Brian Eleron Hancock, 49, said he was in contact with Bentz, 68, for five days after Bentz disappeared Nov. 21, 2017 when he was last seen at a Midway Drive gym. Hancock claimed Bentz had planned a vacation to Mexico and doesn't know what happened to him.
Deputy District Attorney Jeffrey Dort showed Hancock some bloody sections of the carpeting in Bentz's apartment, and Hancock said he never saw any blood stains. Investigators found Bentz's blood in 17 locations in his Greene Street apartment and it appeared someone tried to clean up the scene.
Hancock said Bentz gave him credit cards and his car to use because Hancock was low on funds. Hancock confirmed he purchased bleach, a saw, a "survival knife," cleaning supplies, and other items.
The seven-woman, five-man jury and San Diego Superior Court Judge Joan Weber have seen video surveillance footage of Hancock buying the items in several stores. Hancock is an electrician who lived in National City and met Bentz when he did some electrical work for him.
Hancock also said he wasn't angry at Bentz after hearing a woman tell him that Bentz videotaped Hancock and herself while having sex and put the tape online. The woman said she got a message with a clip to a video that asked her "is this you, Rosa?"
Hancock testified that he and the woman could not open the video, so he wondered what was on it. He said he received assurances from Bentz that he did not videotape them.
Dort said in his opening statement on Jan. 7 that Hancock was enraged by the idea of a sex video of himself and this woman. Dort said Hancock had admitted to a friend that he stabbed Bentz seven times.
Hancock told jurors he was not upset because "there wasn't a video." In fact, Hancock said that Bentz had videotaped him and Bentz engaging in sex acts and that Bentz put it online.
Hancock said the only apprehension he had about the video was that he didn't want his wife or children to see it. He said he was reassured that it was only a live feed that someone could not access afterward.
Hancock also said he showed up at Bentz's apartment days before he disappeared and found him making a sex video with three other men. Hancock claimed Bentz offered him up to $3,000 to be in the video. He also said that he told the truth about it to his wife when he got home.
"How'd that go?" asked Dort.
"Not well," replied Hancock. "I told her I was making a video, a group sex video. I told her it was me and three other guys."
"She was very upset with that information. She said, 'How could you do this?" said Hancock, adding that he did it for the money. "She was still livid, disgusted."
Hancock's ex-wife, Angelina Hancock, was called by Dort as a rebuttal witness after Hancock finished testifying. Angelina Hancock has signed a cooperation agreement with the DA's office that protects her from being charged as an accessory after the fact.

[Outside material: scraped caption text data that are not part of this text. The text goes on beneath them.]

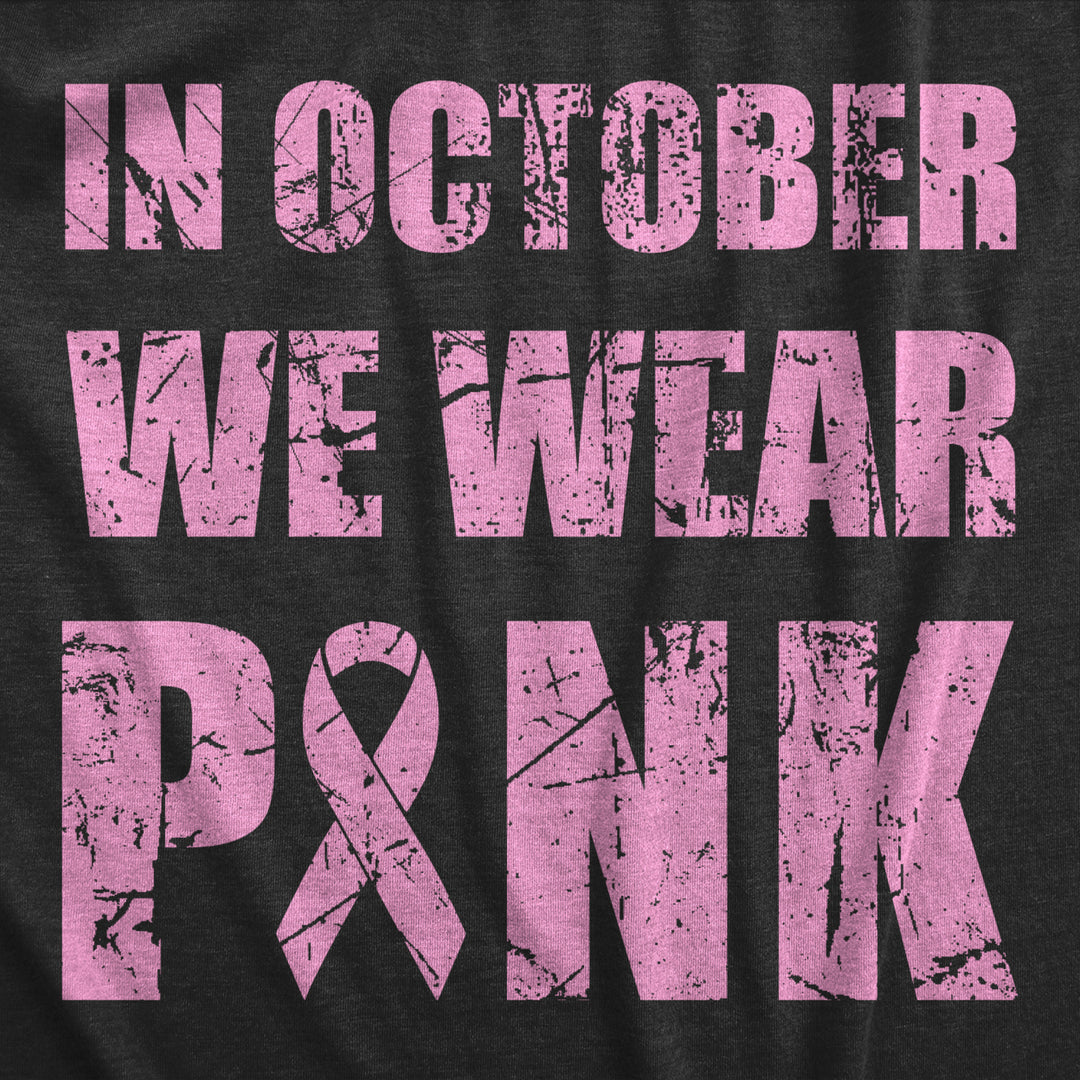 Mens In October We Wear Pink T Shirt Awesome Breast Cancer Awareness Ribbon Tee For Guys Image 2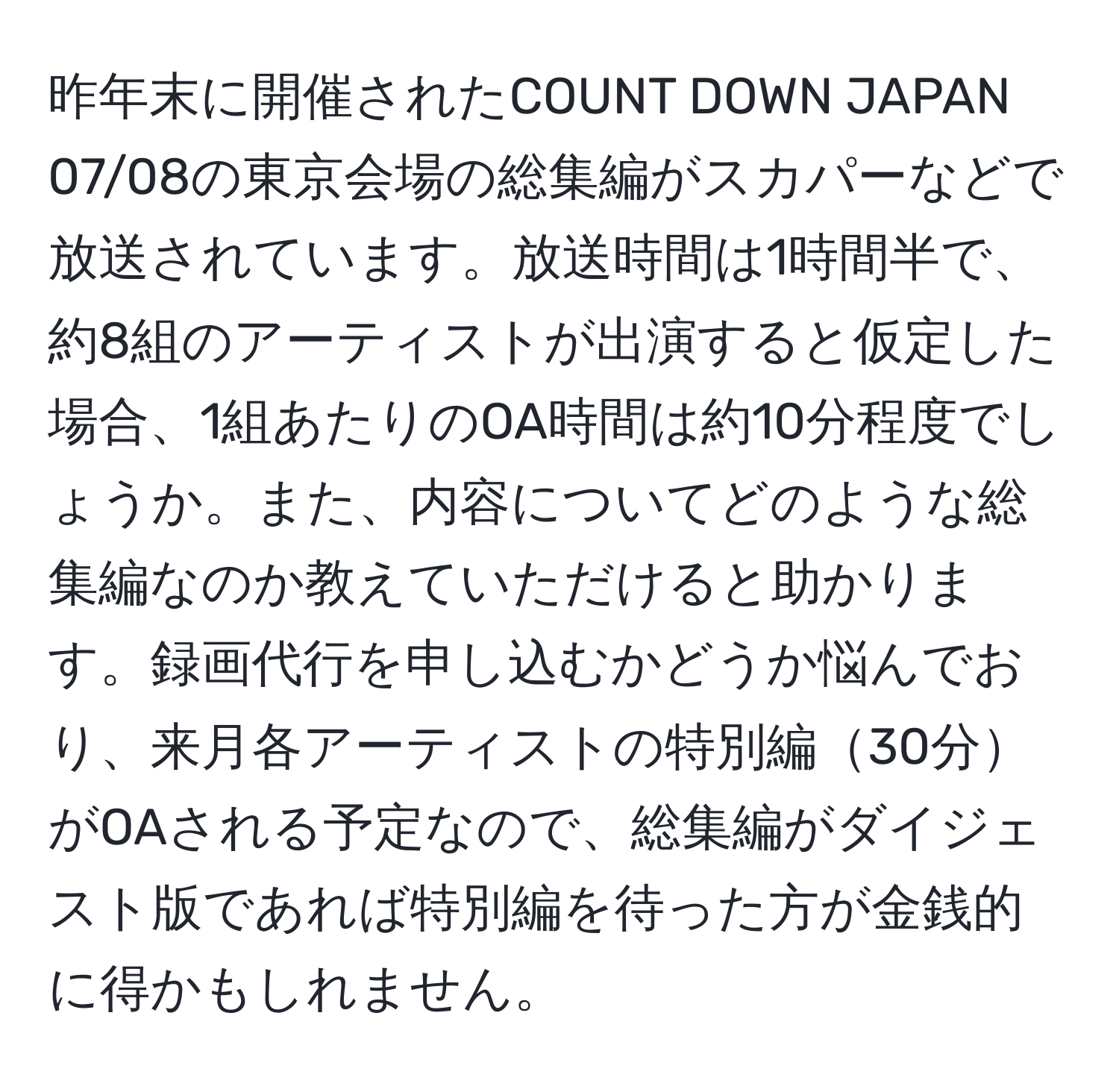 昨年末に開催されたCOUNT DOWN JAPAN 07/08の東京会場の総集編がスカパーなどで放送されています。放送時間は1時間半で、約8組のアーティストが出演すると仮定した場合、1組あたりのOA時間は約10分程度でしょうか。また、内容についてどのような総集編なのか教えていただけると助かります。録画代行を申し込むかどうか悩んでおり、来月各アーティストの特別編30分がOAされる予定なので、総集編がダイジェスト版であれば特別編を待った方が金銭的に得かもしれません。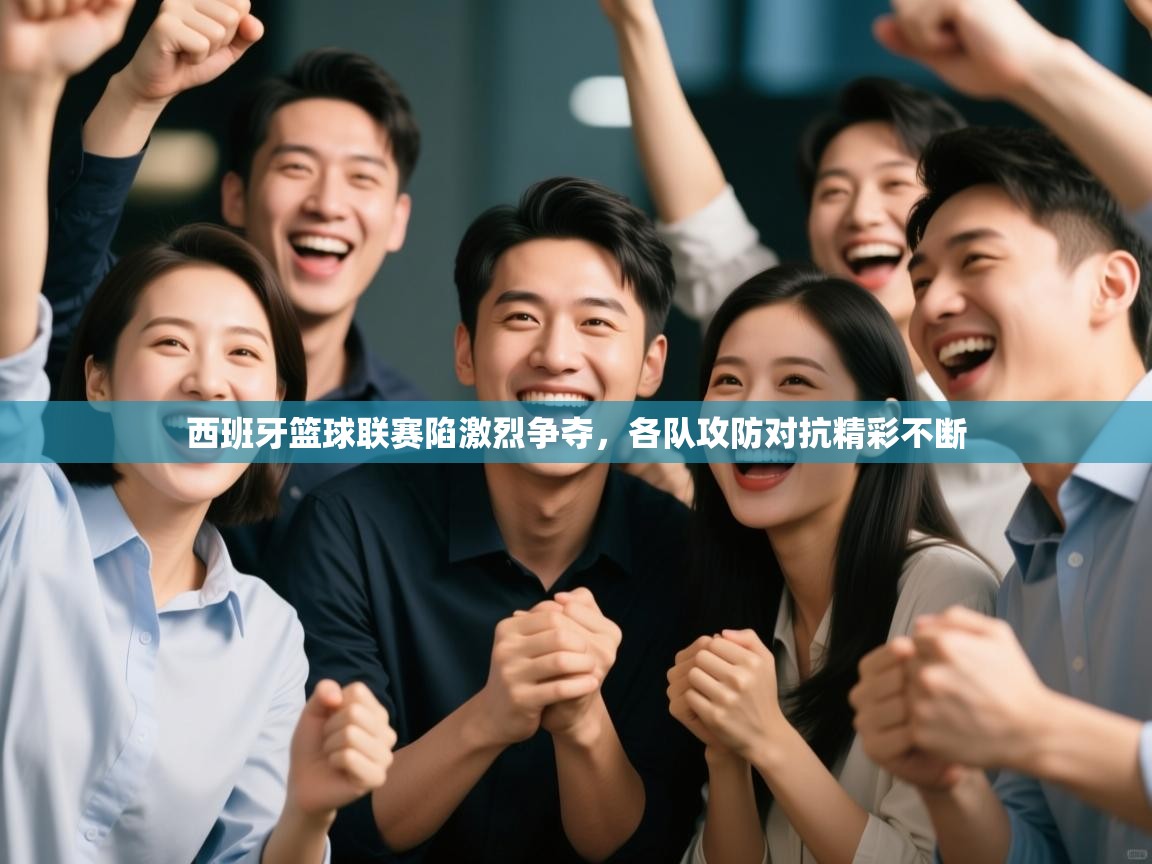 西班牙篮球联赛陷激烈争夺，各队攻防对抗精彩不断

Angelina Hancock testified her husband never told her about making the sex video or the offer of $3,000 to do it. She married him 20 years ago, but they are now divorced.
She did, however, say "he discussed burying Peter" in a phone conversation from jail.
"Did you tell them where?" she said her husband asked her.
Dort asked her what that meant, and she said: "it referred to where he buried the body."
"I told him I didn't know where," said Angelina Hancock.
She also said she first learned of the sexual relationship between her husband and Bentz after reading a sexually-oriented text from Bentz on Hancock's phone while he was in the shower.
"As he recently shared with me about his relationship with Peter, it's something I can't provide for him," said Angelina Hancock.
She testified she followed him as he drove Bentz's vehicle to Logan Heights, although she did not know Bentz had been killed. She said her husband threw a plastic bag over a fence near a freeway. Investigators found it was personal identification papers belonging to Bentz.
"He had led me to believe Peter was a client," said Angelina Hancock.
She said her husband buried a ring belonging to Bentz in their back yard. Angelina Hancock said her husband later dug it up and she didn't know what happened to it.
She said he offered her some china dishes from a missing cedar chest that was taken from Bentz's apartment. She said she asked him to get rid of it.
San Diego Police detective Kevin Iwasaki testified there were no charges from Mexico on any of Bentz's credit cards.
Watching the trial intently is Kirk Bentz, the victim's younger brother who testified that his brother had planned on having Thanksgiving with his family in San Pedro before he disappeared. Kirk Bentz said he believes his brother is no longer alive.
Closing arguments and jury deliberations were expected this week. Hancock remains in jail on $2.25 million bail. His attorney is seeking an acquittal and Hancock has pleaded not guilty.